Extrait
↓

Lors de la révolution russe de 1905 et à différentes reprises au cours des années suivantes, Lénine, qui séjourna pendant plusieurs années dans notre capitale avant la guerre de 1914-1918, a souvent évoqué la Commune de Paris. En 1917, entre la révolution de février et celle d'octobre, ses références systématiques ont jalonné sa réflexion et son action.

De Zurich où il était en exil, il adressait en mars 1917 à Staline et Kamenev, qui venaient de prendre le contrôle de La Pravda, une correspondance composée de cinq Lettres de loin, dont seule la première fut publiée.

Lénine proclamant le pouvoir des Soviets à la réunion historique du Deuxième Congrès des Soviets de toute la Russie au quartier général des bolcheviques à Saint-Petersbourg - Institut Smolny le 7 novembre 1917
Lénine proclamant le pouvoir des Soviets à la réunion historique du Deuxième Congrès des Soviets de toute la Russie au quartier général des bolcheviques à Saint-Petersbourg - Institut Smolny le 7 novembre 1917

 

Dans la troisième, qui ne le sera qu'en 1924 dans la revue l’Internationale communiste, Lénine écrivait que les ouvriers

« se sont engagés avec juste raison dans la voie indiquée par l'expérience de notre révolution de 1905 et de la Commune de Paris de 1871 ; ils ont créé le Soviet des députés ouvriers… » (tome 23,p. 352). (1)

↑

Données fournies
↓

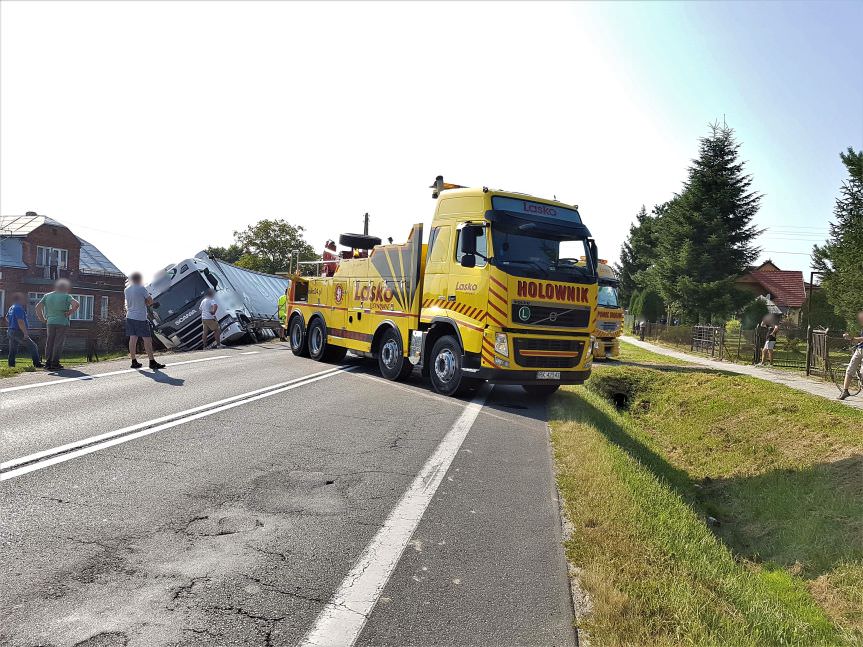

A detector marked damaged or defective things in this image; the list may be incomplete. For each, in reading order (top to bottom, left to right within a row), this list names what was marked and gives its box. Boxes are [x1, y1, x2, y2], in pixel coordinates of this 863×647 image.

overturned truck [148, 253, 290, 352]
cracked asphalt [3, 346, 580, 644]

↑

Consigne
Reproduisez mot pour mot le passage de l'extrait sur Lénine et la Commune qui va de « De Zurich où » jusqu'à « première fut publiée. ». Vous n'avez pas besoin de la liste pour ce travail.

Résultat
De Zurich où il était en exil, il adressait en mars 1917 à Staline et Kamenev, qui venaient de prendre le contrôle de La Pravda, une correspondance composée de cinq Lettres de loin, dont seule la première fut publiée.